§ **Task details**: Express as a JSON list of strings the lines beginning with the line that contains "How far is point" and continuing through the line that contains "Is point 1147,91", one string per line and no blank lines.

§ **Given records**:
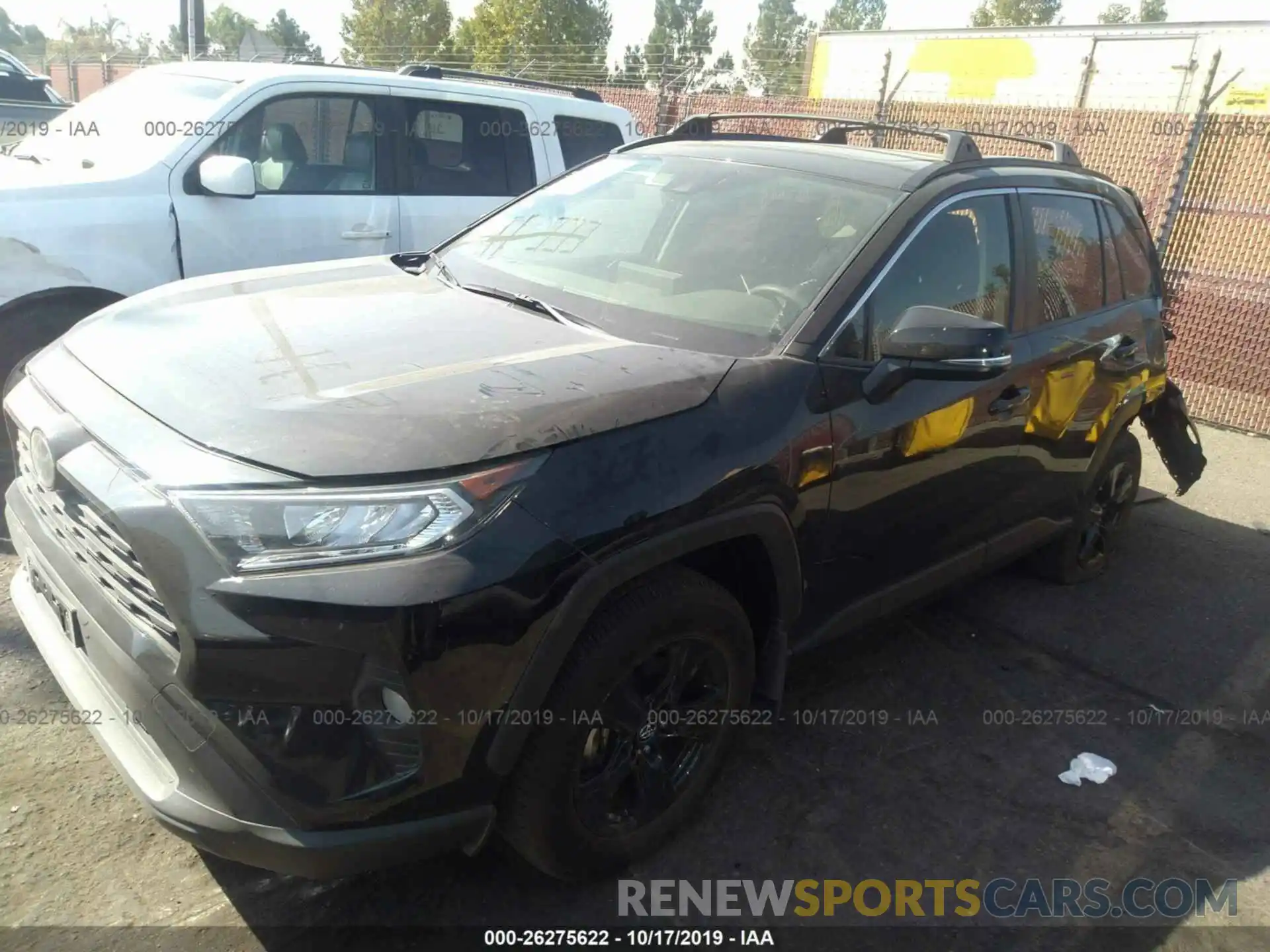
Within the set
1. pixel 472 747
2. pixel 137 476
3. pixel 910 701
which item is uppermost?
==
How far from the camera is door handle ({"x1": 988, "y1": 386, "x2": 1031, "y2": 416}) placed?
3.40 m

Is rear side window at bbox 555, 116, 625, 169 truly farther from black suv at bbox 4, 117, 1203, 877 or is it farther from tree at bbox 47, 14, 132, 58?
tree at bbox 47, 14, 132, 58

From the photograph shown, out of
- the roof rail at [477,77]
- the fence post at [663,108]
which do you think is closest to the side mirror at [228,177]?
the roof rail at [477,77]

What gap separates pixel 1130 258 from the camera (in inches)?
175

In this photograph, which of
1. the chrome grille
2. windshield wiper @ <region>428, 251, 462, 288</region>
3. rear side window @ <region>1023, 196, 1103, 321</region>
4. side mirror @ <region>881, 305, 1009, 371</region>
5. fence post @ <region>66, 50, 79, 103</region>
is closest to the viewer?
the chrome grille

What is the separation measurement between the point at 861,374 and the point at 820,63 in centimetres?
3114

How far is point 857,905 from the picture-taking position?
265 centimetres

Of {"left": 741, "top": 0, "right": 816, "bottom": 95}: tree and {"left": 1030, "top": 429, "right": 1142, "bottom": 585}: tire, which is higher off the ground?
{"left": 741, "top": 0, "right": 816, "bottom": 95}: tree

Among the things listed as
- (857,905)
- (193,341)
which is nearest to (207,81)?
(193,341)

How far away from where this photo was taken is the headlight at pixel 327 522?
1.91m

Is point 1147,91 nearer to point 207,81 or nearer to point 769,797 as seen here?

§ **Result of the exercise**:
[
  "How far is point 857,905 from the picture-taking position?",
  "265 centimetres",
  "Of {\"left\": 741, \"top\": 0, \"right\": 816, \"bottom\": 95}: tree and {\"left\": 1030, \"top\": 429, \"right\": 1142, \"bottom\": 585}: tire, which is higher off the ground?",
  "{\"left\": 741, \"top\": 0, \"right\": 816, \"bottom\": 95}: tree",
  "Among the things listed as",
  "- (857,905)",
  "- (193,341)",
  "which is nearest to (207,81)?",
  "(193,341)",
  "How far away from where this photo was taken is the headlight at pixel 327 522?",
  "1.91m",
  "Is point 1147,91 nearer to point 207,81 or nearer to point 769,797 as seen here?"
]